_WRITTEN PROBLEM:_
Please turn the rows from the line with "Of the two objects" to the line with "1078 millimetres" into a JSON list of strings, one string per line and no blank lines.

Spatial reasoning question data

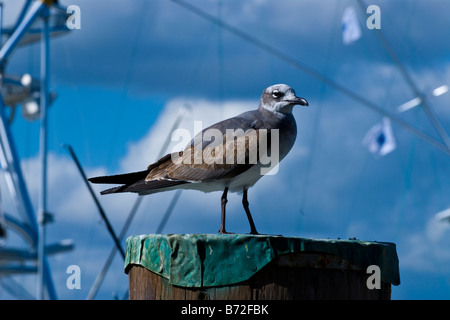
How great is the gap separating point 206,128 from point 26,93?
124ft

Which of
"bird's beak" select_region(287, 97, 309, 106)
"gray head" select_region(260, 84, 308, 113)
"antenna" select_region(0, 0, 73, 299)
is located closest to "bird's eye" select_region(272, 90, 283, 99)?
"gray head" select_region(260, 84, 308, 113)

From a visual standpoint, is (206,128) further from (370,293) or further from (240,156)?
(370,293)

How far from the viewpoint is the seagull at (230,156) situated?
7.50 m

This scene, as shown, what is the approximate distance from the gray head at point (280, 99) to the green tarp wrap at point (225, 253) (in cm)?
289

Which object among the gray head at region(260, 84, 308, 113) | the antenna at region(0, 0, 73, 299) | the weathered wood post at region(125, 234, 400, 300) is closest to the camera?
the weathered wood post at region(125, 234, 400, 300)

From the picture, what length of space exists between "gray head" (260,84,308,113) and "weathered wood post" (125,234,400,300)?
9.49ft

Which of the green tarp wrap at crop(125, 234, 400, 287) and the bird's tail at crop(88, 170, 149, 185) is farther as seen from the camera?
the bird's tail at crop(88, 170, 149, 185)

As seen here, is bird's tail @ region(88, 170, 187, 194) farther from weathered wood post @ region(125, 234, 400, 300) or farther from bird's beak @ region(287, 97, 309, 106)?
weathered wood post @ region(125, 234, 400, 300)

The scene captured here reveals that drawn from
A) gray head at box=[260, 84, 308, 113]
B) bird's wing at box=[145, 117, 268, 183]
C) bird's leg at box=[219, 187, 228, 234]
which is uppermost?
gray head at box=[260, 84, 308, 113]

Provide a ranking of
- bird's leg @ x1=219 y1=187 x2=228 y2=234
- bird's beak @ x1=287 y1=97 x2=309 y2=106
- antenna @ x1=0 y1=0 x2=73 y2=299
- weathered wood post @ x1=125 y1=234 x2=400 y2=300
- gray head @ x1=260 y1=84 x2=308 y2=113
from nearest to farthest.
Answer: weathered wood post @ x1=125 y1=234 x2=400 y2=300 < bird's leg @ x1=219 y1=187 x2=228 y2=234 < bird's beak @ x1=287 y1=97 x2=309 y2=106 < gray head @ x1=260 y1=84 x2=308 y2=113 < antenna @ x1=0 y1=0 x2=73 y2=299

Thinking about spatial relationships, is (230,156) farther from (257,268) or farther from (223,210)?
(257,268)

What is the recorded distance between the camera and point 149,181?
768 centimetres

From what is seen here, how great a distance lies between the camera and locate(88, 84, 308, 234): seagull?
750cm
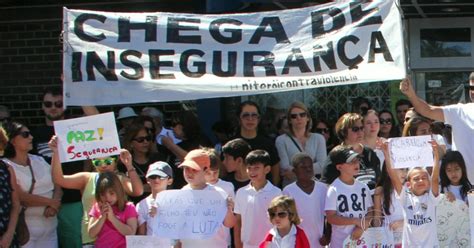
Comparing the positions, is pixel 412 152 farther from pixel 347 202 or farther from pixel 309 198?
pixel 309 198

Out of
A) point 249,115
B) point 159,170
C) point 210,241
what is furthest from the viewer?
point 249,115

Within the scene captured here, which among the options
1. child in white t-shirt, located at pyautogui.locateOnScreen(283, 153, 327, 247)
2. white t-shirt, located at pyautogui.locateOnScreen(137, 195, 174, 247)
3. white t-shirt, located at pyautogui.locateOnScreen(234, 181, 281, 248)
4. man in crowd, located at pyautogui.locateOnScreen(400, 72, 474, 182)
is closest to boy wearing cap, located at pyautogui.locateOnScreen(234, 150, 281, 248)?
white t-shirt, located at pyautogui.locateOnScreen(234, 181, 281, 248)

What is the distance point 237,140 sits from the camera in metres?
6.58

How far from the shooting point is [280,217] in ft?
19.1

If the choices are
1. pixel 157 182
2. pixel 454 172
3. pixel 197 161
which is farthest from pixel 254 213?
pixel 454 172

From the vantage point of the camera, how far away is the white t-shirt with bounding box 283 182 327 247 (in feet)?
20.6

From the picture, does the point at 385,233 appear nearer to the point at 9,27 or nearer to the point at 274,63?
the point at 274,63

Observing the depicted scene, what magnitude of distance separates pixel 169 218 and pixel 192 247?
28 cm

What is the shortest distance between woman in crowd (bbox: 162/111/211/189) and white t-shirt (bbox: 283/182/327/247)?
1111 millimetres

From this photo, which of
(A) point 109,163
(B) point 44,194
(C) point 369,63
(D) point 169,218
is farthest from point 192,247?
(C) point 369,63

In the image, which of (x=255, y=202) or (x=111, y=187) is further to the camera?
(x=255, y=202)

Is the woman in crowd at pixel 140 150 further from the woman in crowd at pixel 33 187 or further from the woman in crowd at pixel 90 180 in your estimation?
the woman in crowd at pixel 33 187

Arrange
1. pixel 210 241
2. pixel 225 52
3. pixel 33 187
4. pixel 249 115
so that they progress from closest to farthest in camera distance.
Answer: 1. pixel 210 241
2. pixel 225 52
3. pixel 33 187
4. pixel 249 115

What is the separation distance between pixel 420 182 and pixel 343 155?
596mm
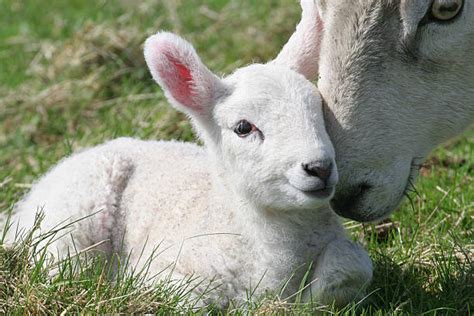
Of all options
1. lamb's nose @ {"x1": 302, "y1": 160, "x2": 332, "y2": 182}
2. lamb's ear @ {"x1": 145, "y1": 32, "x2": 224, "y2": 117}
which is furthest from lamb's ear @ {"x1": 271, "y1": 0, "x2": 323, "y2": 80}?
lamb's nose @ {"x1": 302, "y1": 160, "x2": 332, "y2": 182}

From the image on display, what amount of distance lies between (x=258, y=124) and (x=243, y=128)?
11cm

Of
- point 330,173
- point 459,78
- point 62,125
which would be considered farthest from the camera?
point 62,125

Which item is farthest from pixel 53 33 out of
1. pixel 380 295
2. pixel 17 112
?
pixel 380 295

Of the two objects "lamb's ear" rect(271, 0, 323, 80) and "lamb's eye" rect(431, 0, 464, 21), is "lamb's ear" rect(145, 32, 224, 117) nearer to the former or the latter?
"lamb's ear" rect(271, 0, 323, 80)

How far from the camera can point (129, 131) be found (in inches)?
293

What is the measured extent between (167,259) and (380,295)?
1078 millimetres

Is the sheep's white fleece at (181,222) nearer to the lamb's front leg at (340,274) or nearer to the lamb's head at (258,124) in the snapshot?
the lamb's front leg at (340,274)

_RESULT OF THE TASK:_
[
  "Of the two objects \"lamb's ear\" rect(271, 0, 323, 80) and \"lamb's eye\" rect(431, 0, 464, 21), is \"lamb's ear\" rect(145, 32, 224, 117) nearer to the former or the latter?",
  "\"lamb's ear\" rect(271, 0, 323, 80)",
  "How far from the camera can point (129, 131) be found (in inches)?",
  "293",
  "What is the measured extent between (167,259) and (380,295)?",
  "1078 millimetres"
]